Annotation:Old Catville Quadrille
X:0 T: No Score C: The Traditional Tune Archive M: K: x
OLD CATVILLE QUADRILLE. American, Jig or Quadrille (6/8 time). Paul Gifford notes the first change of this quadrille is a variant of the tune known as "Whalen's Breakdown" (in 2/4 time) and the first strain of "Bride of the Wind(s)" (in jig time). Musicologist Gifford says [1] the tune is "almost universal" to Michigan fiddlers in both 2/4 and 6/8 time versions, although no one name appears to have held command. He doubts claims for a Canadian provenance (as in "Bride of the Winds," credited to Jim Magill by Jarman & Co., 1951), and instead believes it was once a tune in wide dissemination. He calls it simply "6/8 in C."
"Old Catville Quadrille" was recorded by 'Colonel' John A. Pattee [2] [3] (1844-1924) for Columbia in 1923--"Catville" was the former name of Pattee's hometown, New Boston, Michigan. Pattee was a Civil War veteran, having served with the 24th Michigan Infantry Regiment and been posted to a gun battery for the Iron Brigade through many of the war's most vicious battles. Although he never attained the rank of 'colonel' (a self-promotion for the stage), he was instrumental in forming a vaudeville act in 1904 called the Old Soldiers Fiddlers, in which two Southern and two Northern fiddlers played their regional music, and, in reconciliation, played together (with handshakes).

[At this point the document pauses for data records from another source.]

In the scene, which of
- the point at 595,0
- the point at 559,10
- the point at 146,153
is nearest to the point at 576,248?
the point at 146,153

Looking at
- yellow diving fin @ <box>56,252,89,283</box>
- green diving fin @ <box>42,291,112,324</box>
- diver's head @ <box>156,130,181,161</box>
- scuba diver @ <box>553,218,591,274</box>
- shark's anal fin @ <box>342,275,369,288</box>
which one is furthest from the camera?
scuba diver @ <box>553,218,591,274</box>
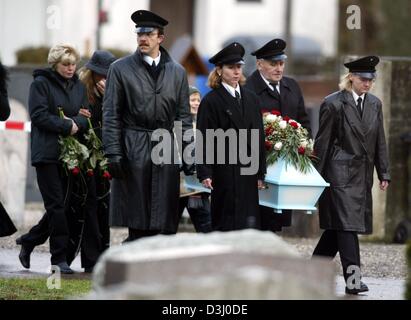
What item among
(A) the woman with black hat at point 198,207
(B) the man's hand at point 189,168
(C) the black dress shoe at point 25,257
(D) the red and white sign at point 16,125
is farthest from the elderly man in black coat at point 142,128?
(D) the red and white sign at point 16,125

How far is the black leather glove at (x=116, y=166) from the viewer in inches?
465

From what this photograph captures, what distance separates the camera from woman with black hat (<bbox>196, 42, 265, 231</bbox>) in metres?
11.9

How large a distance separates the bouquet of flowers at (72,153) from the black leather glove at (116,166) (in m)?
1.16

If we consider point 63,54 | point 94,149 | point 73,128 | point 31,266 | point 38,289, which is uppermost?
point 63,54

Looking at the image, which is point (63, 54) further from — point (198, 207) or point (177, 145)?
point (198, 207)

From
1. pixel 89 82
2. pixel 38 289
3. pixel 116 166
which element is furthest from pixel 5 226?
pixel 116 166

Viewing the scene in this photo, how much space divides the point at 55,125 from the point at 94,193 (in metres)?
0.84

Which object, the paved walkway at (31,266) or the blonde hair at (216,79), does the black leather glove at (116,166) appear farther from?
the paved walkway at (31,266)

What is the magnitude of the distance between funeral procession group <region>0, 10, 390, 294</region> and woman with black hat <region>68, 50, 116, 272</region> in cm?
1

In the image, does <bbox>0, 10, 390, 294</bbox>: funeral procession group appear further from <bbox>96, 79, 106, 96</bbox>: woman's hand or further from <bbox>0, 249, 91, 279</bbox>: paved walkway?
<bbox>0, 249, 91, 279</bbox>: paved walkway

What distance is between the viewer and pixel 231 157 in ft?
39.3

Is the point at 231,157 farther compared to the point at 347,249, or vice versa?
the point at 347,249

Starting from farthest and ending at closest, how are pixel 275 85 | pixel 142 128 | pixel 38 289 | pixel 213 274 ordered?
pixel 275 85
pixel 142 128
pixel 38 289
pixel 213 274

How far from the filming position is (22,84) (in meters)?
21.0
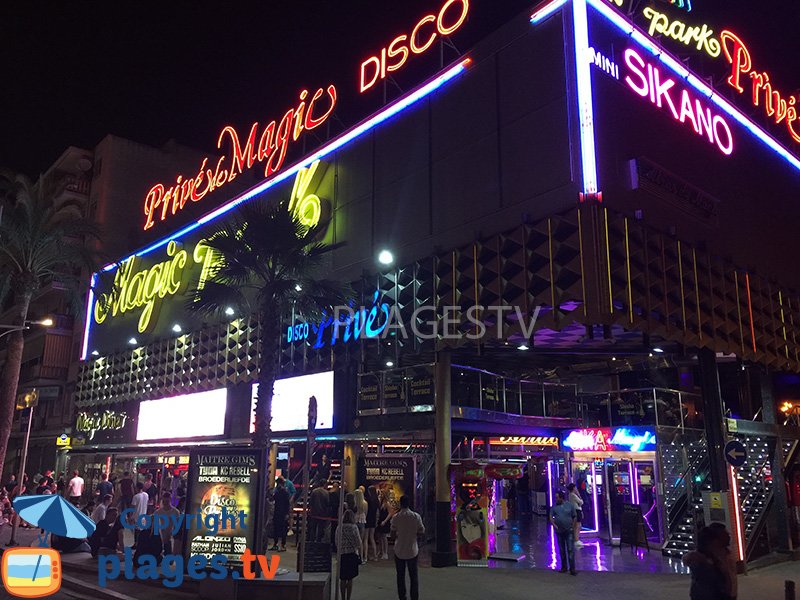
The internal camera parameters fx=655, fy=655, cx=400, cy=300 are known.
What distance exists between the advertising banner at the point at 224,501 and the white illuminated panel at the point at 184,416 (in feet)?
42.9

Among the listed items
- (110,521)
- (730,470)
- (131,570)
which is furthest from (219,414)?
(730,470)

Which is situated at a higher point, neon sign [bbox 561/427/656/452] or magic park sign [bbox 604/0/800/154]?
magic park sign [bbox 604/0/800/154]

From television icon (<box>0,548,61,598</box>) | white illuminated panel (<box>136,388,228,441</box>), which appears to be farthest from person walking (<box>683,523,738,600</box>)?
white illuminated panel (<box>136,388,228,441</box>)

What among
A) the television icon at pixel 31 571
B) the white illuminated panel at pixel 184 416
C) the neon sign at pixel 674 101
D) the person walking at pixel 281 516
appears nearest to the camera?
the television icon at pixel 31 571

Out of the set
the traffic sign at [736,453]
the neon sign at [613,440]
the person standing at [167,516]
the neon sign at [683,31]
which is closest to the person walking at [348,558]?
the person standing at [167,516]

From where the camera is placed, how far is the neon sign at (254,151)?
2255cm

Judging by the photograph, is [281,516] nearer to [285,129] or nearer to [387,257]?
[387,257]

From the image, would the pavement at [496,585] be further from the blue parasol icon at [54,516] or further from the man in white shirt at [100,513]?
the blue parasol icon at [54,516]

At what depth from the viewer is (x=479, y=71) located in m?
17.1

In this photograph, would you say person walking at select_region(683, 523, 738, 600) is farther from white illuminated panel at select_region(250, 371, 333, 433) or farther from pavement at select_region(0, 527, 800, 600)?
white illuminated panel at select_region(250, 371, 333, 433)

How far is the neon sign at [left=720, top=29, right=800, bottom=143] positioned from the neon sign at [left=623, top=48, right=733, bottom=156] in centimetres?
227

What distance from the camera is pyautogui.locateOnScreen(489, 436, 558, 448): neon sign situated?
22172mm

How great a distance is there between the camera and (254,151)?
25.3 meters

Colonel John A. Pattee, old soldier fiddler and favorite of WEAFS Radio Audience, will never stand before a microphone again. This unfortunate news came with word of his death which cancelled his radio barn dance from WEAF scheduled for Saturday Evening, Dec. 20, 1924,
Colonel Pattee was 80 years of age and a civil war veteran, having served in the twenty- fourth Michigan Volunteer Infantry, called the "Iron Brigade, " which opened the Battle of Gettysburg.
On numerous occasions he has appeared on WEAF's programs, playing the old dance tunes on his fiddle just as he played them before the civil war days.
His voice, calling out each tune in the fashion of the country fiddler, won for him a warm spot in the hearts of WEAF's radio listeners.